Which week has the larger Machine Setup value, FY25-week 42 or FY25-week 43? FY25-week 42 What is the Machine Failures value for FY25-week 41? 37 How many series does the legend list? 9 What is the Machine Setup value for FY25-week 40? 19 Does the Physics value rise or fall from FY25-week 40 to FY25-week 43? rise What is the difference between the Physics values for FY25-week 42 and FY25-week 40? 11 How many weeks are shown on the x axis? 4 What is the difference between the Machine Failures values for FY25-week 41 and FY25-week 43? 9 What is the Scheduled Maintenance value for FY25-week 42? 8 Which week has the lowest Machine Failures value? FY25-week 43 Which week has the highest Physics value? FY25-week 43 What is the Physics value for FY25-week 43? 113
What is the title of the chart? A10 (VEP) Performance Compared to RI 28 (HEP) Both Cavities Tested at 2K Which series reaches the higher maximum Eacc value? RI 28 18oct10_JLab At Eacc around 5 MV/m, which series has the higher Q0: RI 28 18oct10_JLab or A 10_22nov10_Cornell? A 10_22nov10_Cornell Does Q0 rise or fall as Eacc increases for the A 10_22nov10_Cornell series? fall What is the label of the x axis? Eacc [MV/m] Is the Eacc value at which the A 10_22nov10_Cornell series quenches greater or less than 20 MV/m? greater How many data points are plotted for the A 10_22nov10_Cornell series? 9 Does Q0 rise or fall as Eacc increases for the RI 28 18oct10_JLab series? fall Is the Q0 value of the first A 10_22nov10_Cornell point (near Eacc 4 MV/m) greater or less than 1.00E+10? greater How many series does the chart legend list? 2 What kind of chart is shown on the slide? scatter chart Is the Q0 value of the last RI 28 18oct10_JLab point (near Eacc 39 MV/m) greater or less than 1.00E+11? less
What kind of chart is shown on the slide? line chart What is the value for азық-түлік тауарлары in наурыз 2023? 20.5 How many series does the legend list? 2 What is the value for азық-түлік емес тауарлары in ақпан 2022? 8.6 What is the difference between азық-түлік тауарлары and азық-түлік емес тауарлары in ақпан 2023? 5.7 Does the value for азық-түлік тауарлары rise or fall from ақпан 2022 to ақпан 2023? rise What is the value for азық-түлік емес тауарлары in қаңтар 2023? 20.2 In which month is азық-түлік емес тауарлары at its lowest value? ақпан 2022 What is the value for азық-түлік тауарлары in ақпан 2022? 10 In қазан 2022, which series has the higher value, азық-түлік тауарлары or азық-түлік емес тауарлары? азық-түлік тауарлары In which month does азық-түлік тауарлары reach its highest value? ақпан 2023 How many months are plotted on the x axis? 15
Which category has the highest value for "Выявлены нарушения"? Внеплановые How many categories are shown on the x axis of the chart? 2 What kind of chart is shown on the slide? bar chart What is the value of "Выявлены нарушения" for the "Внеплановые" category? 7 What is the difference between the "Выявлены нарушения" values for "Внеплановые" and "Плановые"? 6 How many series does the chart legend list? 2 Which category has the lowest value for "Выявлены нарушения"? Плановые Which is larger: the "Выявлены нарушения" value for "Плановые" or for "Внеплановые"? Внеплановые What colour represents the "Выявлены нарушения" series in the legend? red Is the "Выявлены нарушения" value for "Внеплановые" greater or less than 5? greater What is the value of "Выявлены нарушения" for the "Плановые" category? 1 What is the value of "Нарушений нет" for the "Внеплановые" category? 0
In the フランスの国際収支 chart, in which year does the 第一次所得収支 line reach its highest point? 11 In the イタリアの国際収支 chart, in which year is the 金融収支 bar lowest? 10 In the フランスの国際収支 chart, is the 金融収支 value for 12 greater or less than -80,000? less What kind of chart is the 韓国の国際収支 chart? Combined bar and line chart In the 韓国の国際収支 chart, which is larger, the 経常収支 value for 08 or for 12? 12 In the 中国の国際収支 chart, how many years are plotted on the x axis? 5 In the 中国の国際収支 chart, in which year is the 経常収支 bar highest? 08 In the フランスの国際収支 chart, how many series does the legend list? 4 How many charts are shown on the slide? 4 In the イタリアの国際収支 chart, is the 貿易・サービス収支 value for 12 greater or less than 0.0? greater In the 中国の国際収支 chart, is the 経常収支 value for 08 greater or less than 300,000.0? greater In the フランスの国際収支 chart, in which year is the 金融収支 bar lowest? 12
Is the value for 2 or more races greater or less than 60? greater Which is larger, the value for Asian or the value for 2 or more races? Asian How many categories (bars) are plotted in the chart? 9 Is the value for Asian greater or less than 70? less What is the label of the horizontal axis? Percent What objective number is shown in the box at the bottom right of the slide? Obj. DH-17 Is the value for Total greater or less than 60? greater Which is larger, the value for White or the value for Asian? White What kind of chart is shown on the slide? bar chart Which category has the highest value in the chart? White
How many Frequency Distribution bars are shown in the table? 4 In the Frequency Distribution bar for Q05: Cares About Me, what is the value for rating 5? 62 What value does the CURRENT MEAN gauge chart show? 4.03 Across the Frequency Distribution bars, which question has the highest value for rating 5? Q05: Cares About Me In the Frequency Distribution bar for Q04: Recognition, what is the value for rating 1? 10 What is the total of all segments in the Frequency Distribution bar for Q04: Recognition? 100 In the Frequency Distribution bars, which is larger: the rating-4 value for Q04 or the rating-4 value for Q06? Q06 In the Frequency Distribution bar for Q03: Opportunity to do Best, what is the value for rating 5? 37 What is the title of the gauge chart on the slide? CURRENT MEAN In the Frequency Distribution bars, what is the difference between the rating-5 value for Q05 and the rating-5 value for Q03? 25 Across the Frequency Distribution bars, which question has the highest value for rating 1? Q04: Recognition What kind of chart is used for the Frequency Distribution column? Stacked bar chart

= What you need to do =
Can you repeat each of the seven entries above word for word, one entry per line?

= Task output =
Which week has the larger Machine Setup value, FY25-week 42 or FY25-week 43? FY25-week 42 What is the Machine Failures value for FY25-week 41? 37 How many series does the legend list? 9 What is the Machine Setup value for FY25-week 40? 19 Does the Physics value rise or fall from FY25-week 40 to FY25-week 43? rise What is the difference between the Physics values for FY25-week 42 and FY25-week 40? 11 How many weeks are shown on the x axis? 4 What is the difference between the Machine Failures values for FY25-week 41 and FY25-week 43? 9 What is the Scheduled Maintenance value for FY25-week 42? 8 Which week has the lowest Machine Failures value? FY25-week 43 Which week has the highest Physics value? FY25-week 43 What is the Physics value for FY25-week 43? 113
What is the title of the chart? A10 (VEP) Performance Compared to RI 28 (HEP) Both Cavities Tested at 2K Which series reaches the higher maximum Eacc value? RI 28 18oct10_JLab At Eacc around 5 MV/m, which series has the higher Q0: RI 28 18oct10_JLab or A 10_22nov10_Cornell? A 10_22nov10_Cornell Does Q0 rise or fall as Eacc increases for the A 10_22nov10_Cornell series? fall What is the label of the x axis? Eacc [MV/m] Is the Eacc value at which the A 10_22nov10_Cornell series quenches greater or less than 20 MV/m? greater How many data points are plotted for the A 10_22nov10_Cornell series? 9 Does Q0 rise or fall as Eacc increases for the RI 28 18oct10_JLab series? fall Is the Q0 value of the first A 10_22nov10_Cornell point (near Eacc 4 MV/m) greater or less than 1.00E+10? greater How many series does the chart legend list? 2 What kind of chart is shown on the slide? scatter chart Is the Q0 value of the last RI 28 18oct10_JLab point (near Eacc 39 MV/m) greater or less than 1.00E+11? less
What kind of chart is shown on the slide? line chart What is the value for азық-түлік тауарлары in наурыз 2023? 20.5 How many series does the legend list? 2 What is the value for азық-түлік емес тауарлары in ақпан 2022? 8.6 What is the difference between азық-түлік тауарлары and азық-түлік емес тауарлары in ақпан 2023? 5.7 Does the value for азық-түлік тауарлары rise or fall from ақпан 2022 to ақпан 2023? rise What is the value for азық-түлік емес тауарлары in қаңтар 2023? 20.2 In which month is азық-түлік емес тауарлары at its lowest value? ақпан 2022 What is the value for азық-түлік тауарлары in ақпан 2022? 10 In қазан 2022, which series has the higher value, азық-түлік тауарлары or азық-түлік емес тауарлары? азық-түлік тауарлары In which month does азық-түлік тауарлары reach its highest value? ақпан 2023 How many months are plotted on the x axis? 15
Which category has the highest value for "Выявлены нарушения"? Внеплановые How many categories are shown on the x axis of the chart? 2 What kind of chart is shown on the slide? bar chart What is the value of "Выявлены нарушения" for the "Внеплановые" category? 7 What is the difference between the "Выявлены нарушения" values for "Внеплановые" and "Плановые"? 6 How many series does the chart legend list? 2 Which category has the lowest value for "Выявлены нарушения"? Плановые Which is larger: the "Выявлены нарушения" value for "Плановые" or for "Внеплановые"? Внеплановые What colour represents the "Выявлены нарушения" series in the legend? red Is the "Выявлены нарушения" value for "Внеплановые" greater or less than 5? greater What is the value of "Выявлены нарушения" for the "Плановые" category? 1 What is the value of "Нарушений нет" for the "Внеплановые" category? 0
In the フランスの国際収支 chart, in which year does the 第一次所得収支 line reach its highest point? 11 In the イタリアの国際収支 chart, in which year is the 金融収支 bar lowest? 10 In the フランスの国際収支 chart, is the 金融収支 value for 12 greater or less than -80,000? less What kind of chart is the 韓国の国際収支 chart? Combined bar and line chart In the 韓国の国際収支 chart, which is larger, the 経常収支 value for 08 or for 12? 12 In the 中国の国際収支 chart, how many years are plotted on the x axis? 5 In the 中国の国際収支 chart, in which year is the 経常収支 bar highest? 08 In the フランスの国際収支 chart, how many series does the legend list? 4 How many charts are shown on the slide? 4 In the イタリアの国際収支 chart, is the 貿易・サービス収支 value for 12 greater or less than 0.0? greater In the 中国の国際収支 chart, is the 経常収支 value for 08 greater or less than 300,000.0? greater In the フランスの国際収支 chart, in which year is the 金融収支 bar lowest? 12
Is the value for 2 or more races greater or less than 60? greater Which is larger, the value for Asian or the value for 2 or more races? Asian How many categories (bars) are plotted in the chart? 9 Is the value for Asian greater or less than 70? less What is the label of the horizontal axis? Percent What objective number is shown in the box at the bottom right of the slide? Obj. DH-17 Is the value for Total greater or less than 60? greater Which is larger, the value for White or the value for Asian? White What kind of chart is shown on the slide? bar chart Which category has the highest value in the chart? White
How many Frequency Distribution bars are shown in the table? 4 In the Frequency Distribution bar for Q05: Cares About Me, what is the value for rating 5? 62 What value does the CURRENT MEAN gauge chart show? 4.03 Across the Frequency Distribution bars, which question has the highest value for rating 5? Q05: Cares About Me In the Frequency Distribution bar for Q04: Recognition, what is the value for rating 1? 10 What is the total of all segments in the Frequency Distribution bar for Q04: Recognition? 100 In the Frequency Distribution bars, which is larger: the rating-4 value for Q04 or the rating-4 value for Q06? Q06 In the Frequency Distribution bar for Q03: Opportunity to do Best, what is the value for rating 5? 37 What is the title of the gauge chart on the slide? CURRENT MEAN In the Frequency Distribution bars, what is the difference between the rating-5 value for Q05 and the rating-5 value for Q03? 25 Across the Frequency Distribution bars, which question has the highest value for rating 1? Q04: Recognition What kind of chart is used for the Frequency Distribution column? Stacked bar chart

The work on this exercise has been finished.